わたしは知っている、君の最期を。

「センパイ、センパイ!」

 うっ、うざい……。

「一緒に帰りましょうよ、ね、センパイ」

 まるで粘着力のある、ねっとりまとわりつくような猫なで声。

「ね、センパイ」

 黒髪の短髪で、ぼさぼさした、刺さったら痛そうなツンツンヘアーのやんちゃな男子生徒。

 多分、センパイって言ってるし、新入生のお祝いバッジ付けてるし、絶対一年生だよな……。

「センパイ♪」という聞き飽きた無邪気な甘ったるい声。まだ聞こえるよ……。

 何か言った方がいいのかな? 私が見たこの先の未来もある。できれば関わりたくないんだけど……。

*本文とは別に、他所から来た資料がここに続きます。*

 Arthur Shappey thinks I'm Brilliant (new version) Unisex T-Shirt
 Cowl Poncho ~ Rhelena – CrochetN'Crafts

「センパイに話しかけてから、全然センパイの声聞いてないですよ? その可愛い声を聞かせてくださいよ」

 ……ぐぐっ、しつこい。そして、気持ち悪い。どうにか遠ざけたい。何か言わなければ。

「あっセンパイ、ちょっといいですか?」

 私の手を掴み、ぐっと、でも優しく静止させてきた。彼が私の頭に手を伸ばしてきた。

 何……!?
 彼の向かってくる手は、その小さな背丈らしく華奢な手のはずなのに、どこか恐ろしい。

 それはきっと知らない人の手だからだろう。
 私は、まだこの子が怖い。

「や、やめて!」

 パシッと手を振り払う。
 何かしら彼の反応があると思った。でも、たた静かで、周りの学校生徒の談笑が聞こえるだけ。
 
 思わず目を瞑る。
 ……けれど、怒鳴り声も衝撃も来ない。ただ、間の抜けた静寂があるだけ。
 恐る恐る、そっと瞼を開ける。

「おっ、ちゃんとホコリ取れた! すごいでかいホコリだ!」

 ……へ?

 無邪気にきゃっきゃ喜ぶ彼は、どこか子供っぽくて。女の子に恋をする一人の男の子に見えた。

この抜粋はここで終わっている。